Four types of mobilities during the pandemic
The border between the two countries is not absolutely impermeable in this crisis, as described below. Indeed, WHO guidelines 2020 would suggest that the Dominican Republic and Haiti are correct to maintain certain openness across the border, unlike some other countries in South America with resultant hardships for poor migrants.
As the pandemic unravels on Hispaniola, four types of cross-border movement have been evidenced on the part of Haitians. The most newsworthy was the exodus across the northern border of some 1,000 Haitians back to Haiti in a single weekend (21-22 March) in what has been aptly described as panic mobility. Lack of coordination between border authorities, and limited capacity on the Haitian side, has meant that COVID-19 testing has been scant for these spontaneous returnees.
Secondly and simultaneously, given an officially closed border, Haitians looking for jobs in the Dominican Republic engineer new informal, potentially dangerous routes, whereby greasing the palm of border authorities, if needed, assures their crossing.
Thirdly, where border control is exercised, some of these informal border–crossers are immediately returned across the border, in so-called non-admissions.

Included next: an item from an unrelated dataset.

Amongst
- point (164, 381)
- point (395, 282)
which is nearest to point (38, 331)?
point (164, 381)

A fourth type of movement is that of regular Haitian cross-border workers who, despite a closed border and suspended bi-weekly border markets, continue to criss-cross on foot the four official border posts. They, too, may be subject to arbitrary removals as the Dominican authorities feign a mainmise, when legislation on the Dominican books since 2004 to authorize this local pendular migration remains a dead letter.

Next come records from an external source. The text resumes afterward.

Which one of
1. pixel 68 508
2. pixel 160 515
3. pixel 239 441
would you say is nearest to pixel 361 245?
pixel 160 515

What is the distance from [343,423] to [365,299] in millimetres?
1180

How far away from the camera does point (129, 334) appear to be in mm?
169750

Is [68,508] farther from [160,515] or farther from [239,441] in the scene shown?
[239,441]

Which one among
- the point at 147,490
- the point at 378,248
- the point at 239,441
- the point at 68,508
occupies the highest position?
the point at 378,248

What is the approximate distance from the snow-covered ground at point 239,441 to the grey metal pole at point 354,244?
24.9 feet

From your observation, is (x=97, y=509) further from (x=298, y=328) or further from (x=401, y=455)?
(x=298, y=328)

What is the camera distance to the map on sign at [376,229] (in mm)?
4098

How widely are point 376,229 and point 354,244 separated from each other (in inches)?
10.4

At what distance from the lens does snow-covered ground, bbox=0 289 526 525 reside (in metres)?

I argue that these four types of movement are both more restricted (there is no way off the island beyond rickety boats with closed borders around the perimeter of the island the norm under COVID-19) but more dynamic on the island than those new (im)mobilities after the Haitian earthquake. Most impoverished Haitians immobilised by the earthquake in 2010 remained petrified at home.
Towards more just migration policies
Could it be that the coronavirus produces a wake-up call towards more fruitful Dominico-Haitian relations notably on migration, recognising that successive Dominican governments have dug themselves deeper and deeper into a hole on migration and nationality affairs?
Migrants’ rights activists are insisting that those segments of the population in “precarious legality”, Haitian migrants and denationalized Dominicans of Haitian ancestry, be included in coronavirus responses. Otherwise all are at risk of contagion. A leading jurist in Santo Domingo admonished: “..there is no possible escape from coronavirus: anyone, poor or rich, may be infected. So we are all together in a big cosmic boat which is the Earth, although to be sure only some are travelling in first class.”
In these circumstances we could be in for the long haul to control coronavirus across Hispaniola.
Bridget Wooding, is Director of the Observatory of Caribbean Migrants (OBMICA), Dominican Republic.